Grief is terrifying—it can feel like we have a flu. On every level of our being, grief can affect us. To not fight against it, Sheryl Sandberg after her husband died said to lean into the grief. What that means to me is not that you like it, but that you surrender to a process you have to go through to get through it.

Grief is something we have to almost embrace. Especially with the death of a child, there’s no timeline. It’s a lifelong experience. It changes. It doesn’t go away, but it gets softer. It’s like sea glass, it gets softer over the years, and grief is the same way.

One of the reasons I finally wanted to write the book is to bridge the gap between the bereaved and the non-bereaved, to take some of the stigma away from having a child die.

When it is suicide or murder, there is a stigma. Having a child die is a stigma—no one wants to mention it. I wanted to take it out of the closet. Children are dying all over the world. In so many different ways, at so many different ages. At whatever age. Even if the child is 40, 50, 60.

Q: How have people reacted to the book?

A: It was incredible and surprising to me—when I first started, and I showed it to people in the industry, they said, nobody wants to read about grief. That’s not the reaction I’ve gotten to the book. It’s been overwhelmingly positive. People have embraced the book.

It’s helped bring the idea of a child’s death out of the closet. When I was writing the book, a friend called me one day, and whispered, Did you know Melissa had a child die? I said, I didn’t, but why are we whispering? She said, I don’t want to gossip. I said, telling me a child died is not gossip.

That’s part of why I had “the unspeakable” [as part of the title]. Bereaved parents and grandparents love to speak about their child. Other people are so afraid: I don’t want to bring up their pain. Bereaved parents will tell you that the pain is already there.

The Compassionate Friends is a nondenominational organization started by an Anglican priest in England in the ‘70s…An American couple in Florida had a child die in a train accident. The mother was suicidally depressed. She heard about the priest, Simon Stephens, and he came and stayed with them.

That began The Compassionate Friends, 41 years ago. Now there are 600 chapters across the country. I had the honor to be one of their keynote speakers. It’s a very important organization. Group support is not for everyone, but grief support is.

Another organization, Open To Hope, was started by Gloria Horsley and her daughter Heidi Horsley, when Gloria’s son Scott died.

Q: What are you working on now?

A: The only other book I thought I might do is a book on poetry from parents. Their words are such gems. I put them into poetry form. That’s one of my wishes, to have that book come out. Now I’m focused on The Unspeakable Loss, and getting it out in the world.

Q: Anything else we should know?

A: The book is written in a question and answer format so people can read the book by picking it up and skimming it, looking for a subject they are interested in at the moment. It’s something that can be given [to someone who is bereaved] a week or a day after their child dies, or years later.

Often we have grief brain.

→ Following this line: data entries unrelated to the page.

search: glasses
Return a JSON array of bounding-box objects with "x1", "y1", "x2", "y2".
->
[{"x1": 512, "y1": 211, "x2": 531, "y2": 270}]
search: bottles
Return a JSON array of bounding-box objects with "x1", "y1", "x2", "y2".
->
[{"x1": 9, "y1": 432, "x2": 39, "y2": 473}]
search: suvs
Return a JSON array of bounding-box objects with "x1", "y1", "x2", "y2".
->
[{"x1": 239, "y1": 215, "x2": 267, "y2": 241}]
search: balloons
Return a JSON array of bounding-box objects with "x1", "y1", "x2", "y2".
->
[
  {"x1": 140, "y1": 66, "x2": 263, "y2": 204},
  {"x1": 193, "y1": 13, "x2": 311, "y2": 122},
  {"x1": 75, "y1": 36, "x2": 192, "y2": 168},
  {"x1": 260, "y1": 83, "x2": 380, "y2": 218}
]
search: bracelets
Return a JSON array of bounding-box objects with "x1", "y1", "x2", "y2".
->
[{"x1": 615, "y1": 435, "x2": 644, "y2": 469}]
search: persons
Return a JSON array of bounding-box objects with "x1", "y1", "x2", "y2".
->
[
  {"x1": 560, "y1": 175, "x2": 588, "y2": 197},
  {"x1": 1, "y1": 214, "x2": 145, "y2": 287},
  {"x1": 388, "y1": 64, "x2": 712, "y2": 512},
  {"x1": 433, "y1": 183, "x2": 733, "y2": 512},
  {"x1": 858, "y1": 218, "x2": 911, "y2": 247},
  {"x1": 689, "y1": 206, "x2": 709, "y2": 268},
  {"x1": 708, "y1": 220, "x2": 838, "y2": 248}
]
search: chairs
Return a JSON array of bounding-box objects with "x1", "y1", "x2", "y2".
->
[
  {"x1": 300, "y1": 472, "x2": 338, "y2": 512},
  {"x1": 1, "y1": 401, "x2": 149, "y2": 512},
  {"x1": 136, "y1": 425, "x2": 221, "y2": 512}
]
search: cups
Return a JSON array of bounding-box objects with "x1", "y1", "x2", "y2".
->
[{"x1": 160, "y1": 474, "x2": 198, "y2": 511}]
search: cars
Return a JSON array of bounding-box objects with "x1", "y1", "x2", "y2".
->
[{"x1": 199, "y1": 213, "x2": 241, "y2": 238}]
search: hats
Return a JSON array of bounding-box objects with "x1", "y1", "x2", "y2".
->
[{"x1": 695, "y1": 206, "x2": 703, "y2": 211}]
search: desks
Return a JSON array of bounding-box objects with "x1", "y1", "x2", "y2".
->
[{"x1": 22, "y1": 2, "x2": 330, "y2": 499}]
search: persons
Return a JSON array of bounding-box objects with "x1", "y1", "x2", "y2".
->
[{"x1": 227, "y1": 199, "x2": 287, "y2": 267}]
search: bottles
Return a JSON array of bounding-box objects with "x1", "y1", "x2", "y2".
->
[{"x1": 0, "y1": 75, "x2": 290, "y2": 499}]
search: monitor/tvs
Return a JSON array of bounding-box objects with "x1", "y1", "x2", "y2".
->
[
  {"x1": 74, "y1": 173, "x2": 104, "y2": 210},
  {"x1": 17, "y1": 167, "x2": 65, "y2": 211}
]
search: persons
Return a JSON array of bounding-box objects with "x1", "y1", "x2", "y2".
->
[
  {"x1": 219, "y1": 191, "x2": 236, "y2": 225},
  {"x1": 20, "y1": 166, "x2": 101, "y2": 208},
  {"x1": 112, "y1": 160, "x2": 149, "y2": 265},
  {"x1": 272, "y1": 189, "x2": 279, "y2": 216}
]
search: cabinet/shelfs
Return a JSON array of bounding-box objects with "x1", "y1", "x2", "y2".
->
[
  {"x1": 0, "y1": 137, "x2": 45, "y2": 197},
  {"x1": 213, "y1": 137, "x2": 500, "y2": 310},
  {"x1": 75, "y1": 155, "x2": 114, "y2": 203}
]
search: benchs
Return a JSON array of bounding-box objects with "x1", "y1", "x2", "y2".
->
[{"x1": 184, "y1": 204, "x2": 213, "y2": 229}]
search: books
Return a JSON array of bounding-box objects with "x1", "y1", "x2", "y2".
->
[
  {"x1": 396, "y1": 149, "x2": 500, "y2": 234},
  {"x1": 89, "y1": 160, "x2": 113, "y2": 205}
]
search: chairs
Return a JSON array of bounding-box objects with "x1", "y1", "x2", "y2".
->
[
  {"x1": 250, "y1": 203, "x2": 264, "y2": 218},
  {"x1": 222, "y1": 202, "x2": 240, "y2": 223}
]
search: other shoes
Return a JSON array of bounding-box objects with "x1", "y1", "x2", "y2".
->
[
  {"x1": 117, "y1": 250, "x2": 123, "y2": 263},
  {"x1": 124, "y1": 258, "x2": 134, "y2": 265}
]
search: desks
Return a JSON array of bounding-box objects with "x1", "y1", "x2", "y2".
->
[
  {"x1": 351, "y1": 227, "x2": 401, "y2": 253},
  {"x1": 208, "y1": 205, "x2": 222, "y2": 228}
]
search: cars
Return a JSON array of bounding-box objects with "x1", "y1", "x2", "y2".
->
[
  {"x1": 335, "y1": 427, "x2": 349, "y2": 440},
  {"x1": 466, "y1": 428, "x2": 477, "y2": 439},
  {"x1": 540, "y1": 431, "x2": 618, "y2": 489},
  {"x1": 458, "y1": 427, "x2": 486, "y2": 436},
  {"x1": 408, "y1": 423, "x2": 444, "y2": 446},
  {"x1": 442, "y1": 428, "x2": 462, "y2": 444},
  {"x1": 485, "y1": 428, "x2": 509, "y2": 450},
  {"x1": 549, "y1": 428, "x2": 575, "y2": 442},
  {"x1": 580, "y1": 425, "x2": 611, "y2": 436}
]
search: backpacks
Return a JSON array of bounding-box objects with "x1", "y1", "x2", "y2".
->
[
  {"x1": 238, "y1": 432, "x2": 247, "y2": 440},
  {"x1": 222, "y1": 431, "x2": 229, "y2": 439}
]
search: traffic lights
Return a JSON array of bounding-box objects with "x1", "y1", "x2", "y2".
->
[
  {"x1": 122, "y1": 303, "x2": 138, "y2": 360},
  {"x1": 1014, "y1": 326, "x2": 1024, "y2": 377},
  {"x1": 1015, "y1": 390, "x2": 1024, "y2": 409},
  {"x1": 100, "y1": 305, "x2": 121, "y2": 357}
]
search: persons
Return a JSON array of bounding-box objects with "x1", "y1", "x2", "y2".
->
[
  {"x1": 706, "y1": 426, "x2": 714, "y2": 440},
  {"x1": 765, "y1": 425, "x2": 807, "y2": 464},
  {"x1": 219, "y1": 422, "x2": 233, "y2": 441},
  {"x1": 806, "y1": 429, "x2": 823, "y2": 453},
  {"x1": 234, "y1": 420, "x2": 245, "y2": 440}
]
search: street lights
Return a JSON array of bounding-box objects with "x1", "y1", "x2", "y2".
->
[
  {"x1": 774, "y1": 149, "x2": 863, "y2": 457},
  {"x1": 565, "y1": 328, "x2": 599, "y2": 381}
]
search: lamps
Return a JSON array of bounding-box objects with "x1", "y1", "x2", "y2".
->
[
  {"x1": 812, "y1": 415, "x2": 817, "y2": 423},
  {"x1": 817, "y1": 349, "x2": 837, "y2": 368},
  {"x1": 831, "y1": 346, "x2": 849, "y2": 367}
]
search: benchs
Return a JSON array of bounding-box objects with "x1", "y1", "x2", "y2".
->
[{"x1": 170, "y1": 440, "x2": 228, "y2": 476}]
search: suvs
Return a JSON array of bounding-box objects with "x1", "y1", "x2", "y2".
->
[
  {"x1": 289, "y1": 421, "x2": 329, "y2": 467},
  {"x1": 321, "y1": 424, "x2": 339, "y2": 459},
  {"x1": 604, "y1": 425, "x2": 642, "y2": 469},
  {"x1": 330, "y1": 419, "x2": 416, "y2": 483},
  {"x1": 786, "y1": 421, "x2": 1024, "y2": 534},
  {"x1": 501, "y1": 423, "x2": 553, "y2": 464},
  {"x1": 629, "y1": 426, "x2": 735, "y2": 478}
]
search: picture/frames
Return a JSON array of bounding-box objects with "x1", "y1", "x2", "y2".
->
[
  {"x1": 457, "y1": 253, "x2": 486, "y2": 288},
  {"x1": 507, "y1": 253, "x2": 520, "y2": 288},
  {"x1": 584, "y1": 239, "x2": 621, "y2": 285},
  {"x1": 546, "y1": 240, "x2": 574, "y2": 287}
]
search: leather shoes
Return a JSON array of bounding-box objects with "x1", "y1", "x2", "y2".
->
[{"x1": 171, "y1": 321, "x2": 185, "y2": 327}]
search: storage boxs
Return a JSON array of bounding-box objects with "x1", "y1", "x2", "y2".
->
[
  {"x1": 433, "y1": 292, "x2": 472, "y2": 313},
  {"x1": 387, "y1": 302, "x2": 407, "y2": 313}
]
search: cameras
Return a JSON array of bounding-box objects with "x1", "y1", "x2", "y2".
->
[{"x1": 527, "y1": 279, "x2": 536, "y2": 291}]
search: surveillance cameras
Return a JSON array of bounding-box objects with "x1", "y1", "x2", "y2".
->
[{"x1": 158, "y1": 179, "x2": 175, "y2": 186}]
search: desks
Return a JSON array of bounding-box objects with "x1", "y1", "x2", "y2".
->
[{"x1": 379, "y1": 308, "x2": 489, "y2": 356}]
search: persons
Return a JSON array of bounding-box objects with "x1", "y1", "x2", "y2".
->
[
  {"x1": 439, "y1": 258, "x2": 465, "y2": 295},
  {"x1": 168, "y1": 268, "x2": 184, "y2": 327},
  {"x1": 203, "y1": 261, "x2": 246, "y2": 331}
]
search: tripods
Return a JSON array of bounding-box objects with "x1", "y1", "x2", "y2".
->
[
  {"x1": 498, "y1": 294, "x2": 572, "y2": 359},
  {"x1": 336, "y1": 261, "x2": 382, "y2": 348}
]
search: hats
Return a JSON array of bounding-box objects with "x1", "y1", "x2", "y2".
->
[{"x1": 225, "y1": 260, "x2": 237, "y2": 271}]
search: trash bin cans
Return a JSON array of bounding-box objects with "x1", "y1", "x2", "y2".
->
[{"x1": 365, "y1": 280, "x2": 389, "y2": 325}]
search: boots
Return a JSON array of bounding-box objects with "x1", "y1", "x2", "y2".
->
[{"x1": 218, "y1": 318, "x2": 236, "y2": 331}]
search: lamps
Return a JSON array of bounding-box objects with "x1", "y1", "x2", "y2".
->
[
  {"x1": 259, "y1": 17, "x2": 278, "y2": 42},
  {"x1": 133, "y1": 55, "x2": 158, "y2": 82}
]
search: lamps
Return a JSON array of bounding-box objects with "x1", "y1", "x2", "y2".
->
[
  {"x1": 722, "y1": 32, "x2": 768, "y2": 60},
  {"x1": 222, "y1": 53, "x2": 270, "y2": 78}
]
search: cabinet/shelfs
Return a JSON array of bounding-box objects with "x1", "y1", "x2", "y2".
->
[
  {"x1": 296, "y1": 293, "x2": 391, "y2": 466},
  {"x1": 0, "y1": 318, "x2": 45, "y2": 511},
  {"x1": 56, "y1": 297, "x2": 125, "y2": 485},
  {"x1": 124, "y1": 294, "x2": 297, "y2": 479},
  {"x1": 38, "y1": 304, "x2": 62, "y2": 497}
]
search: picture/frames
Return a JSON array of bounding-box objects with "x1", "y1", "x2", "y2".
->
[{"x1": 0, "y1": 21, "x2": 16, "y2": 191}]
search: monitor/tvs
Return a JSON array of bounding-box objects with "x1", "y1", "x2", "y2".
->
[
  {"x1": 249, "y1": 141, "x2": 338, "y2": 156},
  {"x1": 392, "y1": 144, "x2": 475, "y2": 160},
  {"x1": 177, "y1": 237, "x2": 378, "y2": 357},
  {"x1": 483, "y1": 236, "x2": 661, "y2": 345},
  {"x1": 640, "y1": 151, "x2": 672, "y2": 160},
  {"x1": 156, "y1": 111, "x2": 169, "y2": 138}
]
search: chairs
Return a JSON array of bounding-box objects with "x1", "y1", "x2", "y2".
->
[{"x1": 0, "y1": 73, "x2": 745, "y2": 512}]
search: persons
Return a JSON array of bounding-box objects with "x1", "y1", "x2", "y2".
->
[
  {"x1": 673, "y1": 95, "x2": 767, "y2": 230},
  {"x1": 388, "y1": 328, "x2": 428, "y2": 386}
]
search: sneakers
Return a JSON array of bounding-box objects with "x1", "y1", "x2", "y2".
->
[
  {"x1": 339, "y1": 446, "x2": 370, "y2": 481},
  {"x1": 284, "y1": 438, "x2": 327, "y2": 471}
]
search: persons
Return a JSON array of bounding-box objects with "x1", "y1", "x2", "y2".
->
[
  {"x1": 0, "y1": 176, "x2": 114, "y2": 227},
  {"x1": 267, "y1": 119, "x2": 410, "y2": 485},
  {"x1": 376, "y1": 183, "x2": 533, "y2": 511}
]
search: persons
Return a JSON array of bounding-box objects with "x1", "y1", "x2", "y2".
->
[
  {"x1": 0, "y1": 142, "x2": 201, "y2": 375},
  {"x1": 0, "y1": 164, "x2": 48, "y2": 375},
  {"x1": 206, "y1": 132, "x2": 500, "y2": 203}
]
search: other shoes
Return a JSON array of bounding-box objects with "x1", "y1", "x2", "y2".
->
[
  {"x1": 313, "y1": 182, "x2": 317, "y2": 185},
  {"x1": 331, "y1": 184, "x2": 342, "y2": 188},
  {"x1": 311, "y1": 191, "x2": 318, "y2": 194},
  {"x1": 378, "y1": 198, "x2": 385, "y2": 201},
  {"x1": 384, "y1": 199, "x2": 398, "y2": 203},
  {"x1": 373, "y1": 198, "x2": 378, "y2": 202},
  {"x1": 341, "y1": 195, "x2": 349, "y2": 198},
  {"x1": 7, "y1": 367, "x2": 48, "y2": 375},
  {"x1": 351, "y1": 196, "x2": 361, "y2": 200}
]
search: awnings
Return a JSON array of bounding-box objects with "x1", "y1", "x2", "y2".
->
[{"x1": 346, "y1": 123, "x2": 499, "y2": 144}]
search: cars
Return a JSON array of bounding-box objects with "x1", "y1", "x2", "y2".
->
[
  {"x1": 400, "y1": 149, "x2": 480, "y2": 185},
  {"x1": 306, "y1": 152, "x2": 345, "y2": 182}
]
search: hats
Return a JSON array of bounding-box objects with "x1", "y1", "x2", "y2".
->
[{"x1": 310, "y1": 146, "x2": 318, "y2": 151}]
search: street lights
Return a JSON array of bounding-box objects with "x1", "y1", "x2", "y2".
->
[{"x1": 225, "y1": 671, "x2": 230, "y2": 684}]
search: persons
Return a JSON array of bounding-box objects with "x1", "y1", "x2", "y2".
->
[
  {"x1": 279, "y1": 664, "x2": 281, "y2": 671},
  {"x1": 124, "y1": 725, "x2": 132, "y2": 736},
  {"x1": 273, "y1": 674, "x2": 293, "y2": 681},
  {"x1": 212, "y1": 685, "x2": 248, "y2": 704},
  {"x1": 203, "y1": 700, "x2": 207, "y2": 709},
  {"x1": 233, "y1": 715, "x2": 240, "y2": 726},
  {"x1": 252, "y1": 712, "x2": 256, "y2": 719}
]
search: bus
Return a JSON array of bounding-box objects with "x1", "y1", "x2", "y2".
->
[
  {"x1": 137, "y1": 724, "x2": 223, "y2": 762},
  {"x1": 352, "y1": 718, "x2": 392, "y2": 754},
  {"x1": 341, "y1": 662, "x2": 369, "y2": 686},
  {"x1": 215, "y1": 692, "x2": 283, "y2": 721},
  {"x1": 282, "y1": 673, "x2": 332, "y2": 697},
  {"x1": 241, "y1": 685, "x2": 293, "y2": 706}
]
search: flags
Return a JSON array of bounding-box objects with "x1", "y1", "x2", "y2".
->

I wanted it to be something people could pick up according to where they are in the process.

It also has a section if you’re the friend or family member—what to say and not to say. People want to be loving and supportive, but they say things that are not loving and supportive because of lack of knowledge.

Also I think of the book not as my book but as our book. There are so many experiences and wisdom from other parents and families. It’s a collaboration of other people wanting to help.

I narrated the book—it is on all the Audible sites. It is six hours when recorded….

Grief can change you. You have so many choices about how to life after your child dies. You can open your heart to other people who have sorrow, not to be afraid but to go toward life and love. The book is really about the choice to go toward life and loving.